Yesterday, ohdeedoh led me to this Salon interview with author Amy Richards talking about her book Opting In: Having a Child Without Losing Yourself.

The title made me a little suspicious that it would be a lot of psychobabble, but after reading on, it looks like I’ll be buying this book! Richards is a feminist (who co-wrote these books) who, like me, believes that the “mommy wars” are a distraction from the reality that women and their partners need to make choices that are right for them and their families – that there is not one feminist way to be a mother.

“Each woman wants different things; thus the feminist goal should be figuring out what you want.” -Amy Richards

It’s so great to hear about a book dealing with the so-called ”mommy wars” that doesn’t infuriate me! I just love Richards’ point of view.

“When I titled the book ‘Opting In,’ I meant to say, opt in to your own life, make yourselves aware of the options that are available to you.” -Amy Richards

Only when women do not feel pressured by society at large to either stay at home with their kids or work full-time will we truly be equal.  The focus needs to change from, “How is the Mom going to handle this,” to “How is the family going to handle this.”  Our society must change not only its attitude, but also its policies – we need better maternity/paternity leave and benefits, and employers need to be more flexible and family friendly.  Here’s a bit of Amy Richards’ very balanced view on that: 

“I think some women have been surprised when they’ve gone to their employers and been more honest about their conundrums. They’ve been able to create unique scenarios. This is not everybody, of course. There are definitely people with employers who say, “No way. Do it my way or you leave.” But I think one of the more productive ways to [frame the issue] is not actually “work-family” but “work-life,” so you’re not creating a hierarchy between parents and nonparents in the workplace in which parents are seen as getting “perks” that other employees don’t get. When you couch it in terms of “work-life” it opens it up to the entire workforce. So people will be like, “Yeah, I’m tired of using my sick days to go take care of my mother.”

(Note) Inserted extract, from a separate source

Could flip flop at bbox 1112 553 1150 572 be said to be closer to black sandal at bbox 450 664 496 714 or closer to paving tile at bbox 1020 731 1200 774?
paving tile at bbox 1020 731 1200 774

What’s that?? Someone speaking dimplomatically and fairly about the “mommy wars”??  It can’t be!  Be still my beating heart!  Yup, this book is coming home with me.

It was also great to see some of the responses from the ohdeedoh commenters, remarking on the need for the focus to shift from the gendered idea of “moms” juggling everything to the idea of “parents” making these decisions together, and also the reality that we have a lot of work to do before mothers and fathers (particularly working moms and stay at home dads) are not shamed for their choices.

Hooray for feminist moms speaking out!